In a PowerPoint presentation prepared by the ACC Center for Community-Based & Nonprofit Organizations, titled "Encouraging Diversity," I am told that in order to fight hatred of the homeless I should "make BIG plans but plan small steps" and I should remember that "the Difference between a city & a community is YOU!" The second statement is so nonsensical it manages to pass the jargon test because of the emphasis on the ubiquitous pronoun.

The simplest explanation is that this is the language of a group with something to lose. One of the big fears inside any bureaucracy is that the organization will stop growing or, dare I speak of it, become smaller. So the intentionally vague and lamely "inspiring" statements are there for a specific purpose - to prevent harm to the organization by stopping any dissent at its origin.

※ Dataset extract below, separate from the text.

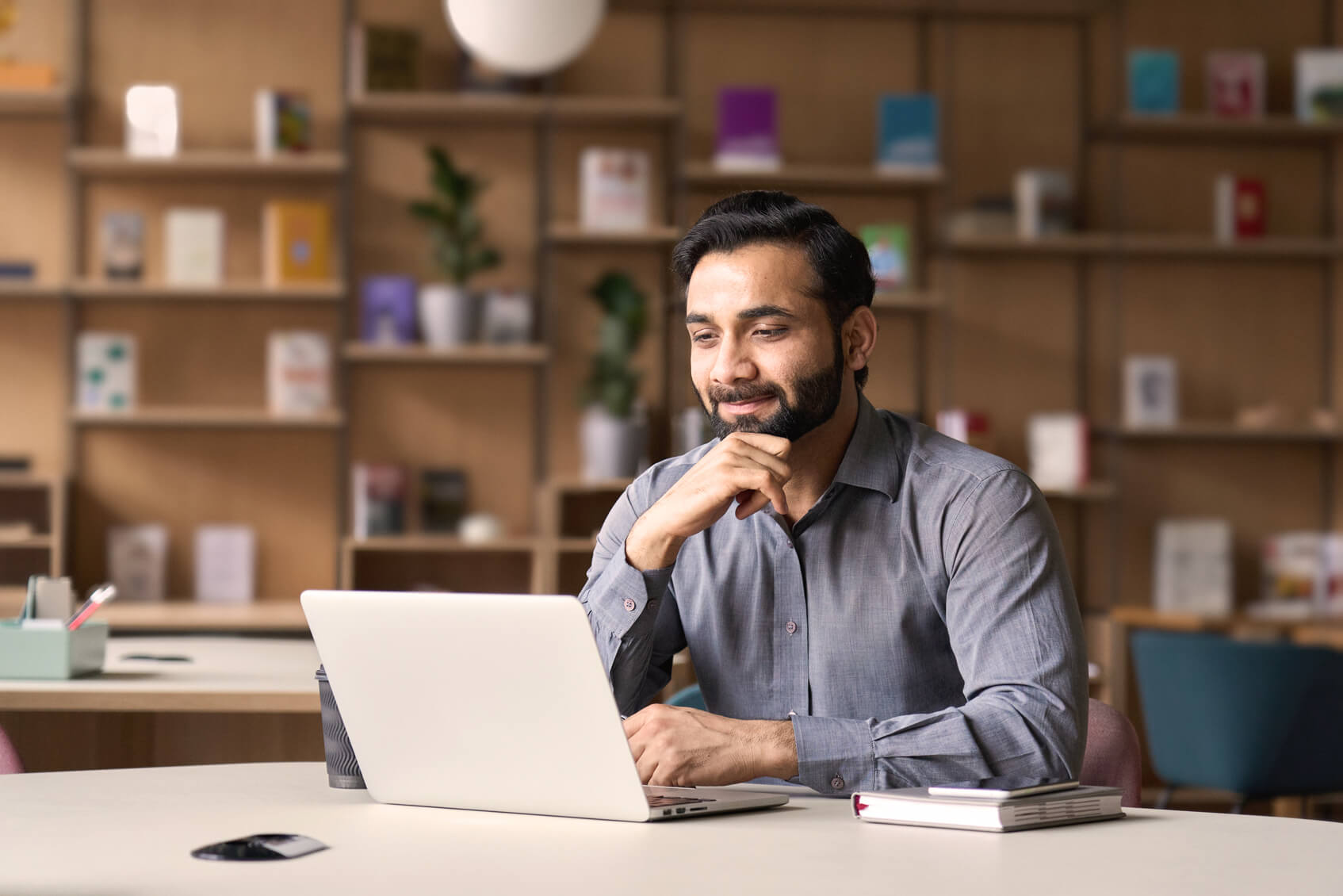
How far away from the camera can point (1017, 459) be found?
502 centimetres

It is the language of politicians for this reason. It's why few take a skeptical look at the Obama campaign's empty slogan "Yes We Can" … do what? Support "Change We Can Believe In," a phrase which makes it difficult to express the idea that not all change is positive. George W. Bush certainly changed things as well, hasn't he?

One piece of the ACCCCBNO (yes, that's the correct abbreviation) presentation in particular asks, in a message displayed above images of peaceful families engaged in religious ceremonies, "Do you accept religions/traditions that aren't your own?" This can have two meanings. Either it is asking whether I regard other religions as true, or whether I regard them as appropriate or normal. If it's the former, then no religious or non-religious person could ever answer in the affirmative without a steep dive off a cliff. It's probably the latter, which raises other problems.

A cursory look at religions across the world (the United States included) will find abusive practices against women and the human body encouraged by bigoted churches and their chauvinist leaders. I don't respect those traditions, but others disagree or think I should. Women's equality is one example; if we support it

everywhere, we shouldn't blind ourselves to abuse done in the name of god. Am I not supposed to say this? Am I not being culturally sensitive?

If we use the language of euphemism and deceiving language, then it becomes very hard to raise questions about these problems. And there's the rub, you see - we're not supposed to.